OJK Geledah Kantor Sekuritas PT MASI di SCBD, Ini Kasusnya
Otoritas Jasa Keuangan atau OJK melakukan penggeledahan kantor sekuritas berinisial PT MASI di Gedung Treasury di Kawasan Niaga Terpadu Sudirman (SCBD), Jakarta Selatan.
Secara terperinci, Gedung Treasury menjadi kantor beberapa manajer investasi, seperti PT Majoris Asset Management, PT Kiwoom Sekuritas Indonesia, dan PT Buana Capital Indonesia. Adapun salah satu manajer investasi dengan inisial PT MASI di gedung tersebut adalah PT Mirae Asset Sekuritas Indonesia.

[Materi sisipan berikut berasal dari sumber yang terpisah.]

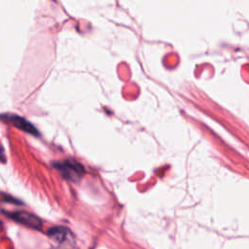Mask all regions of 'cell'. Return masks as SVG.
<instances>
[{"label": "cell", "instance_id": "obj_1", "mask_svg": "<svg viewBox=\"0 0 249 249\" xmlns=\"http://www.w3.org/2000/svg\"><path fill=\"white\" fill-rule=\"evenodd\" d=\"M53 166L57 168V170L65 179L71 181H77L84 173V168L79 162L69 160L54 162Z\"/></svg>", "mask_w": 249, "mask_h": 249}, {"label": "cell", "instance_id": "obj_2", "mask_svg": "<svg viewBox=\"0 0 249 249\" xmlns=\"http://www.w3.org/2000/svg\"><path fill=\"white\" fill-rule=\"evenodd\" d=\"M7 215H9L12 219L17 221L18 223H20L27 227H31L33 229H40L42 226L41 220L37 216L30 214L28 212L16 211L12 213H7Z\"/></svg>", "mask_w": 249, "mask_h": 249}, {"label": "cell", "instance_id": "obj_3", "mask_svg": "<svg viewBox=\"0 0 249 249\" xmlns=\"http://www.w3.org/2000/svg\"><path fill=\"white\" fill-rule=\"evenodd\" d=\"M3 119H6L7 121H9L11 124H13L15 126H17L18 128L30 133V134H34L37 135V129L33 126V124L31 123H29L27 120H25L22 117H19L18 115H11V114H7V115H3L2 116Z\"/></svg>", "mask_w": 249, "mask_h": 249}, {"label": "cell", "instance_id": "obj_4", "mask_svg": "<svg viewBox=\"0 0 249 249\" xmlns=\"http://www.w3.org/2000/svg\"><path fill=\"white\" fill-rule=\"evenodd\" d=\"M48 234L57 242H64L70 237V231L64 227H53L51 228Z\"/></svg>", "mask_w": 249, "mask_h": 249}]
</instances>
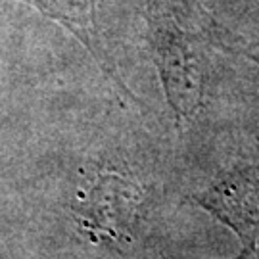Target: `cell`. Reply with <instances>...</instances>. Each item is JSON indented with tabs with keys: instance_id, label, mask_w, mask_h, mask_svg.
Returning <instances> with one entry per match:
<instances>
[{
	"instance_id": "obj_1",
	"label": "cell",
	"mask_w": 259,
	"mask_h": 259,
	"mask_svg": "<svg viewBox=\"0 0 259 259\" xmlns=\"http://www.w3.org/2000/svg\"><path fill=\"white\" fill-rule=\"evenodd\" d=\"M157 60L165 83L169 100L179 115H188L198 102V73L192 64V54L179 35V29L161 25L157 31Z\"/></svg>"
},
{
	"instance_id": "obj_2",
	"label": "cell",
	"mask_w": 259,
	"mask_h": 259,
	"mask_svg": "<svg viewBox=\"0 0 259 259\" xmlns=\"http://www.w3.org/2000/svg\"><path fill=\"white\" fill-rule=\"evenodd\" d=\"M56 19L83 42L98 60H104V45L96 25V0H25Z\"/></svg>"
}]
</instances>
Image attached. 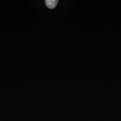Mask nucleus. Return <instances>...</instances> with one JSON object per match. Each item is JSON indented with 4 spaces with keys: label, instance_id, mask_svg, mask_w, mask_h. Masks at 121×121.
Returning <instances> with one entry per match:
<instances>
[{
    "label": "nucleus",
    "instance_id": "obj_1",
    "mask_svg": "<svg viewBox=\"0 0 121 121\" xmlns=\"http://www.w3.org/2000/svg\"><path fill=\"white\" fill-rule=\"evenodd\" d=\"M58 1L57 0H46L45 4L49 9H54L58 4Z\"/></svg>",
    "mask_w": 121,
    "mask_h": 121
}]
</instances>
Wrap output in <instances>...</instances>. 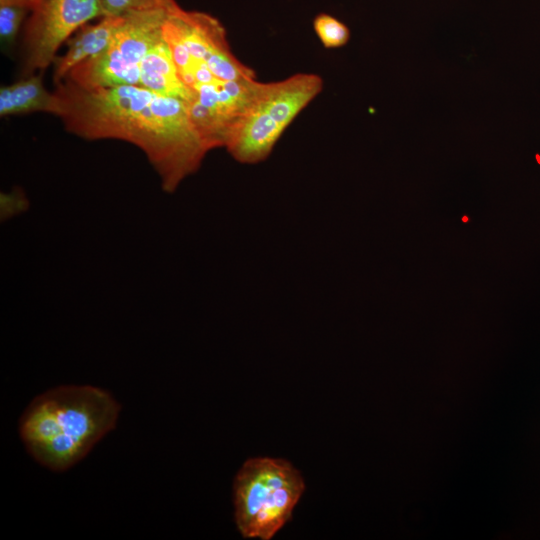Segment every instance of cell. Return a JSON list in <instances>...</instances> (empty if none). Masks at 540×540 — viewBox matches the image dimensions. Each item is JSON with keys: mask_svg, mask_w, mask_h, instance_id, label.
<instances>
[{"mask_svg": "<svg viewBox=\"0 0 540 540\" xmlns=\"http://www.w3.org/2000/svg\"><path fill=\"white\" fill-rule=\"evenodd\" d=\"M55 93L66 130L87 140L118 139L140 148L165 191L200 167L209 151L193 126L186 101L136 85L87 89L65 78Z\"/></svg>", "mask_w": 540, "mask_h": 540, "instance_id": "6da1fadb", "label": "cell"}, {"mask_svg": "<svg viewBox=\"0 0 540 540\" xmlns=\"http://www.w3.org/2000/svg\"><path fill=\"white\" fill-rule=\"evenodd\" d=\"M120 405L91 385H61L36 396L19 419V435L31 457L62 472L83 459L114 429Z\"/></svg>", "mask_w": 540, "mask_h": 540, "instance_id": "7a4b0ae2", "label": "cell"}, {"mask_svg": "<svg viewBox=\"0 0 540 540\" xmlns=\"http://www.w3.org/2000/svg\"><path fill=\"white\" fill-rule=\"evenodd\" d=\"M305 489L300 472L283 459H248L238 471L235 521L245 538L270 540L290 519Z\"/></svg>", "mask_w": 540, "mask_h": 540, "instance_id": "3957f363", "label": "cell"}, {"mask_svg": "<svg viewBox=\"0 0 540 540\" xmlns=\"http://www.w3.org/2000/svg\"><path fill=\"white\" fill-rule=\"evenodd\" d=\"M175 7L123 15V21L108 46L74 67L66 78L87 89L139 86L141 62L163 36V25Z\"/></svg>", "mask_w": 540, "mask_h": 540, "instance_id": "277c9868", "label": "cell"}, {"mask_svg": "<svg viewBox=\"0 0 540 540\" xmlns=\"http://www.w3.org/2000/svg\"><path fill=\"white\" fill-rule=\"evenodd\" d=\"M102 17L100 0H38L24 28V75L46 70L64 42Z\"/></svg>", "mask_w": 540, "mask_h": 540, "instance_id": "5b68a950", "label": "cell"}, {"mask_svg": "<svg viewBox=\"0 0 540 540\" xmlns=\"http://www.w3.org/2000/svg\"><path fill=\"white\" fill-rule=\"evenodd\" d=\"M163 34L179 40L198 63H205L222 81L255 79L252 69L231 52L226 31L212 15L184 10L179 5L168 15Z\"/></svg>", "mask_w": 540, "mask_h": 540, "instance_id": "8992f818", "label": "cell"}, {"mask_svg": "<svg viewBox=\"0 0 540 540\" xmlns=\"http://www.w3.org/2000/svg\"><path fill=\"white\" fill-rule=\"evenodd\" d=\"M285 130L256 101L232 127L225 148L243 164L265 160Z\"/></svg>", "mask_w": 540, "mask_h": 540, "instance_id": "52a82bcc", "label": "cell"}, {"mask_svg": "<svg viewBox=\"0 0 540 540\" xmlns=\"http://www.w3.org/2000/svg\"><path fill=\"white\" fill-rule=\"evenodd\" d=\"M323 79L313 73H298L271 83H260L256 103L284 129L323 89Z\"/></svg>", "mask_w": 540, "mask_h": 540, "instance_id": "ba28073f", "label": "cell"}, {"mask_svg": "<svg viewBox=\"0 0 540 540\" xmlns=\"http://www.w3.org/2000/svg\"><path fill=\"white\" fill-rule=\"evenodd\" d=\"M124 16H105L92 25H84L70 38L66 52L54 61L53 80L57 85L82 62L102 52L121 25Z\"/></svg>", "mask_w": 540, "mask_h": 540, "instance_id": "9c48e42d", "label": "cell"}, {"mask_svg": "<svg viewBox=\"0 0 540 540\" xmlns=\"http://www.w3.org/2000/svg\"><path fill=\"white\" fill-rule=\"evenodd\" d=\"M139 86L188 102L193 90L181 81L170 47L162 36L148 51L140 65Z\"/></svg>", "mask_w": 540, "mask_h": 540, "instance_id": "30bf717a", "label": "cell"}, {"mask_svg": "<svg viewBox=\"0 0 540 540\" xmlns=\"http://www.w3.org/2000/svg\"><path fill=\"white\" fill-rule=\"evenodd\" d=\"M32 112L60 113V101L55 92L43 84L42 74H32L2 86L0 89V115L6 117Z\"/></svg>", "mask_w": 540, "mask_h": 540, "instance_id": "8fae6325", "label": "cell"}, {"mask_svg": "<svg viewBox=\"0 0 540 540\" xmlns=\"http://www.w3.org/2000/svg\"><path fill=\"white\" fill-rule=\"evenodd\" d=\"M314 31L325 48H339L350 40V30L342 21L327 13H319L313 20Z\"/></svg>", "mask_w": 540, "mask_h": 540, "instance_id": "7c38bea8", "label": "cell"}, {"mask_svg": "<svg viewBox=\"0 0 540 540\" xmlns=\"http://www.w3.org/2000/svg\"><path fill=\"white\" fill-rule=\"evenodd\" d=\"M103 16H123L132 12L173 8L178 5L175 0H100Z\"/></svg>", "mask_w": 540, "mask_h": 540, "instance_id": "4fadbf2b", "label": "cell"}, {"mask_svg": "<svg viewBox=\"0 0 540 540\" xmlns=\"http://www.w3.org/2000/svg\"><path fill=\"white\" fill-rule=\"evenodd\" d=\"M28 13L30 10L24 7L0 5V38L3 44H13Z\"/></svg>", "mask_w": 540, "mask_h": 540, "instance_id": "5bb4252c", "label": "cell"}, {"mask_svg": "<svg viewBox=\"0 0 540 540\" xmlns=\"http://www.w3.org/2000/svg\"><path fill=\"white\" fill-rule=\"evenodd\" d=\"M27 205L28 202L25 195L19 190L9 194H2L1 196L2 211L7 209L9 206H13V213H15L27 208Z\"/></svg>", "mask_w": 540, "mask_h": 540, "instance_id": "9a60e30c", "label": "cell"}, {"mask_svg": "<svg viewBox=\"0 0 540 540\" xmlns=\"http://www.w3.org/2000/svg\"><path fill=\"white\" fill-rule=\"evenodd\" d=\"M38 0H0V5H11L24 7L30 10V12L35 7Z\"/></svg>", "mask_w": 540, "mask_h": 540, "instance_id": "2e32d148", "label": "cell"}]
</instances>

"Kami telah menetapkan dua tersangka dalam kasus ini dari PT MA. Karena itu, kami mencari alat bukti melalui kegiatan penggeledahan ini," kata Penyidik Kelompok Penyidik Sektor Jasa Keuangan OJK Daniel Bolly Hyronimus Tifaona di Gedung Treasury, Rabu (4/3).
Berdasarkan pantauan Katadata.co.id, penggeledahan di kantor Mirae Asset dilakukan bersama Bareskrim Polri. Daniel menekankan kepolisian hanya mendampingi OJK dalam proses penggeledahan.
Adapun Daniel menyampaikan penggeledahan tersebut dilakukan setelah OJK menetapkan dua tersangka dari Mirae Asset, yakni AS dan M. Menurutnya, kedua aktor tersebut telah melalui proses pemeriksaan sebagai saksi sebelum menjadi tersangka belum lama ini.
"Kedua tersangka kami sangkakan melanggar pasal-pasal dalam Undang-Undang No. 8 Tahun 1995 tentang Pasar Modal, yakni perdagangan semu dan perdagangan orang dalam," katanya.
Daniel menyampaikan dugaan pelanggaran perdagangan orang dalam dan transaksi semu dilakukan pada 2020-2022. Adapun emiten yang menjadi alat untuk meraup keuntungan ilegal oleh perusahaan investasi asal Korea Selatan tersebut adalah PT Berkah Beton Sedaya Tbk atau BEBS
Kepala Departemen Literasi, Inklusi Keuangan, dan Komunikasi OJK M. Ismail RIyadi mencatat penyidik OJK telah memeriksa 25 orang saksi dari Mirae Asset. Seluruh saksi telah memberikan keterangan terkait pelanggaran perdagangan orang dalam atau insider trading, manipulasi penawaran publik perdana, dan transaksi semu.
Berdasarkan data Ajaib, harga BEBS tertinggi terjadi sekitar 5 Februari 2022 yang mencapai Rp 7.250 per lembar. Angka tersebut naik lebih dari 72 kali lipat dari harga penawaran publik perdana BEBS pada Maret 2021 senilai Rp 100 per lembar.
OJK belum merinci modus transaksi semu maupun insider trading yang dilakukan oleh Mirae Asset. Namun transaksi semu umumnya praktek jual-beli satu pihak untuk menaikkan harga saham tertentu, sementara insider trading adalah menggunakan informasi sebuah emiten untuk mendahului tren pasar demi mendapatkan keuntungan.